# INSTRUCTION
Please count the lines in the rows below that contain the string "neck", matching case exactly, and give only that number.

# DATA PROVIDED
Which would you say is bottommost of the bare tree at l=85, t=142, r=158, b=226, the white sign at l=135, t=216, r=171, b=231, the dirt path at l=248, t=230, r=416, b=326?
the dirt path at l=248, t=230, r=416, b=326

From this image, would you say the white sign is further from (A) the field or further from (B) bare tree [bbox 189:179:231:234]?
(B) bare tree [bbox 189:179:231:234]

==

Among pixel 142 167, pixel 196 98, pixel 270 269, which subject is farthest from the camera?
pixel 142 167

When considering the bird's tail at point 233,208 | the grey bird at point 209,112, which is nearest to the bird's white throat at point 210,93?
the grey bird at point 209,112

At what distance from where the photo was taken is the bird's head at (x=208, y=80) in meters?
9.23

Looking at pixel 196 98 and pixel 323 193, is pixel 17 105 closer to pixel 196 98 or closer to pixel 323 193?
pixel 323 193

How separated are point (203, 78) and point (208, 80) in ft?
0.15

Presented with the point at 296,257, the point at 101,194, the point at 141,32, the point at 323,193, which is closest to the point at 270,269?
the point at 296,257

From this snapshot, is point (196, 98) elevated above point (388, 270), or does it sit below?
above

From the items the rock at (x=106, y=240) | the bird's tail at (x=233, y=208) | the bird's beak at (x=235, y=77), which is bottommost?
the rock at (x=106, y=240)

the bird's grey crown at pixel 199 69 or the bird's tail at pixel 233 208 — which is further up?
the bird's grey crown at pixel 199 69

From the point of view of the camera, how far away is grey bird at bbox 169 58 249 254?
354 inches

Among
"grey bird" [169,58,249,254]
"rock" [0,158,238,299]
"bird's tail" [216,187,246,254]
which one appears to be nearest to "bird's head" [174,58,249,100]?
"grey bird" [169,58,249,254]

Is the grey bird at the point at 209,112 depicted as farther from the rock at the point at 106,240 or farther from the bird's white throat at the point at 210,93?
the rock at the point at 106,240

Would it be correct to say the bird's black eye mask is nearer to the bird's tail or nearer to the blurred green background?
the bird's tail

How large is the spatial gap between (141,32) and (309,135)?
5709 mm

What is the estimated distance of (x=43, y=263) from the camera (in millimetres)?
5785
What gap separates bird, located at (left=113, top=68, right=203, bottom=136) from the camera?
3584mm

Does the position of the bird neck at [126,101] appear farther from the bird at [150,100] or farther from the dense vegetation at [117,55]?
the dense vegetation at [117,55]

---

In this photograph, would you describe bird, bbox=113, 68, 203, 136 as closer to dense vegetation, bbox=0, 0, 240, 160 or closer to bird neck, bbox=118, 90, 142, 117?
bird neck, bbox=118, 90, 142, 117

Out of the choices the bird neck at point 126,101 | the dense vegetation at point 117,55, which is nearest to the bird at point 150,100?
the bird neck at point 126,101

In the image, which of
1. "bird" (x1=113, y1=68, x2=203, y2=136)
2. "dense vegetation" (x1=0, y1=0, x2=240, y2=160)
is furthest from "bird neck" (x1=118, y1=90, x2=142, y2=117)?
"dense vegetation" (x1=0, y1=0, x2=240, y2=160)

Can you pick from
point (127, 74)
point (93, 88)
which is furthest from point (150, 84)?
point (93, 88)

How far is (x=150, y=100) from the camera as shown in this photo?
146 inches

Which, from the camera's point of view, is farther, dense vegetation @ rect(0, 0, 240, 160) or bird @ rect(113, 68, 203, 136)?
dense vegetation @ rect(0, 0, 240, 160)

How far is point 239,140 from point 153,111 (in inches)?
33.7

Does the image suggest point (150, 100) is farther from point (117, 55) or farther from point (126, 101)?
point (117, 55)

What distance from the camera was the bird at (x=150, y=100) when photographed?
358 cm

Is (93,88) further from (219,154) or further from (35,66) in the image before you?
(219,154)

# WORKED ANSWER
6